Package 'micer'

Title: Map Image Classificatoin Efficacy and Related Metrics for Geospatial Classification Accuracy Assessment
Description: Map image classificatino efficacy (MICE) adjusts the accuracy rate relative to a random classification baseline. Only the proportions from the reference labels are considered, as opposed to the proportions from the reference and predictions, as is the case for the Kappa statistic. This package offers means to calculate MICE and adjusted versions of class-level user's (i.e., precision) and producer's (i.e., recall) accuracies and F1-scores. Class-level metrics are aggregated using macro-averaging. Functions are also made available to estiamte confidence intervals using bootstrapping and statistically compare two classification results.
Authors: Aaron Maxwell [aut, cre, cph], Sarah Farhadpour [aut]
Maintainer: Aaron Maxwell <[email protected]>
License: GPL (>= 3)
Version: 0.2.0
Built: 2025-02-20 05:45:46 UTC
Source: https://github.com/maxwell-geospatial/micer

Help Index


Example binary classification dataset

Description

Example binary classification dataset. "Mine" is the positive case and "Not Mine" is the background class. There are 178 samples from the "Mine" class and 4,822 samples from the "Not Mine" class.

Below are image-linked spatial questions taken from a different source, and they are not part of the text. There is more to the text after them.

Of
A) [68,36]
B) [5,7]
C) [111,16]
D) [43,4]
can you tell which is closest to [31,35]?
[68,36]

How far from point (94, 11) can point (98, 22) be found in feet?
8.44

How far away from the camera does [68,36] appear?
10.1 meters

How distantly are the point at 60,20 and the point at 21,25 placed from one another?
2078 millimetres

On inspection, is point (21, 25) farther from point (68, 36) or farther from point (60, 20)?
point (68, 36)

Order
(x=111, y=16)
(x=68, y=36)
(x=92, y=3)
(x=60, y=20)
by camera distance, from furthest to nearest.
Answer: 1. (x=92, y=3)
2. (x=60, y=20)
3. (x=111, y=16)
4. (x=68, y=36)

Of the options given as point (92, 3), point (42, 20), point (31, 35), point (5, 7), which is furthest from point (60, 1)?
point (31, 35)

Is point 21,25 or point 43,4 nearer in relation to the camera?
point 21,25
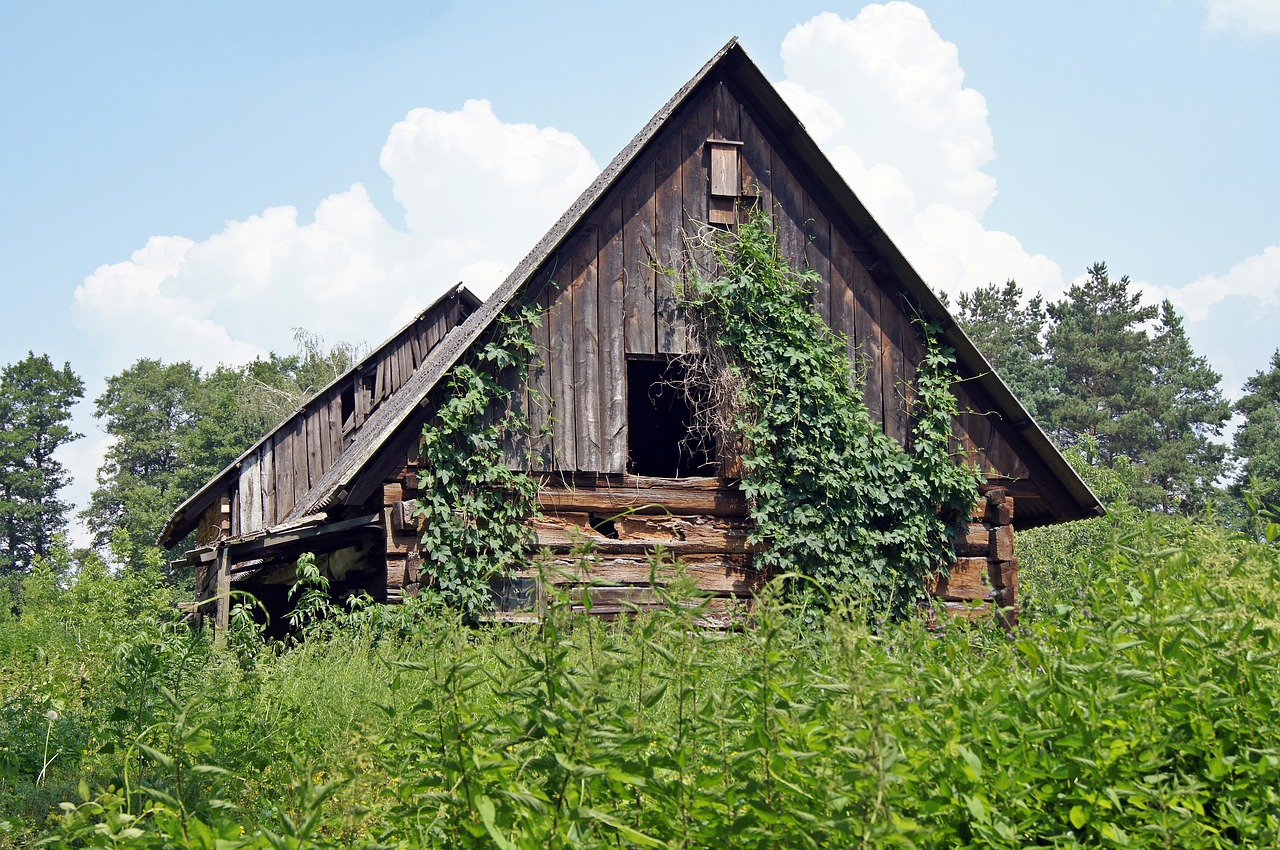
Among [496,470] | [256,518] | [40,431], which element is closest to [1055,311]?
[256,518]

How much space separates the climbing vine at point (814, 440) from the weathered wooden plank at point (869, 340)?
0.18 meters

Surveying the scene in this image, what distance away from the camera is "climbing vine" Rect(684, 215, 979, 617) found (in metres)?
10.1

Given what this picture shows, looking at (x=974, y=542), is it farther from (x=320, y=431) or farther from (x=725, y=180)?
(x=320, y=431)

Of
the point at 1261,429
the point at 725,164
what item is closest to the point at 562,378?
the point at 725,164

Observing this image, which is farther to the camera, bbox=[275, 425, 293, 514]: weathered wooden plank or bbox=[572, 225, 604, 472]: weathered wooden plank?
bbox=[275, 425, 293, 514]: weathered wooden plank

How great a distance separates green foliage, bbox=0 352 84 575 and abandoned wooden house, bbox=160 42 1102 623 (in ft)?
156

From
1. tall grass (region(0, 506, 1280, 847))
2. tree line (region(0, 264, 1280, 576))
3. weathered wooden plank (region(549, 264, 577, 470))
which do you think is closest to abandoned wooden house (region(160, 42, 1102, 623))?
weathered wooden plank (region(549, 264, 577, 470))

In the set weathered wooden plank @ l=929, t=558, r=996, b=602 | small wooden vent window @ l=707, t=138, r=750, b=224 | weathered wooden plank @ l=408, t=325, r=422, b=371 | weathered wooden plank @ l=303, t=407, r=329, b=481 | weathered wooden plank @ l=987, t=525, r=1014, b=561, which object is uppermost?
small wooden vent window @ l=707, t=138, r=750, b=224

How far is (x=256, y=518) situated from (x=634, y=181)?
11.4 meters

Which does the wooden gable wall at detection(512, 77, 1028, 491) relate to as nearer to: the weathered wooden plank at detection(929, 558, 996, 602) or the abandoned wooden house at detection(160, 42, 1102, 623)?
the abandoned wooden house at detection(160, 42, 1102, 623)

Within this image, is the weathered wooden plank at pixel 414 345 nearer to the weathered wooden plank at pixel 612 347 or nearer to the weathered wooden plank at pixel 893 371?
the weathered wooden plank at pixel 612 347

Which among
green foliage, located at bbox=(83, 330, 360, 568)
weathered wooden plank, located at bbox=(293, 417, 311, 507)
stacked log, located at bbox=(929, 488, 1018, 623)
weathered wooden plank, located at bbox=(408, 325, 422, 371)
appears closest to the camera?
stacked log, located at bbox=(929, 488, 1018, 623)

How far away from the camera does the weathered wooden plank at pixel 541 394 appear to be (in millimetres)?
9883

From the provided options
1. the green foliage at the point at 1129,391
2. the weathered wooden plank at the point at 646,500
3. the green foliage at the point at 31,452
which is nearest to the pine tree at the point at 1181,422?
the green foliage at the point at 1129,391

Counts are relative to reference labels. Class proportions are based on landscape proportions. There are a total of 5,000 samples.

Format

ref

reference label

pred

predicted label

References

Maxwell, A.E., Bester, M.S., Guillen, L.A., Ramezan, C.A., Carpinello, D.J., Fan, Y., Hartley, F.M., Maynard, S.M. and Pyron, J.L., 2020. Semantic segmentation deep learning for extracting surface mine extents from historic topographic maps. Remote Sensing, 12(24), p.4145.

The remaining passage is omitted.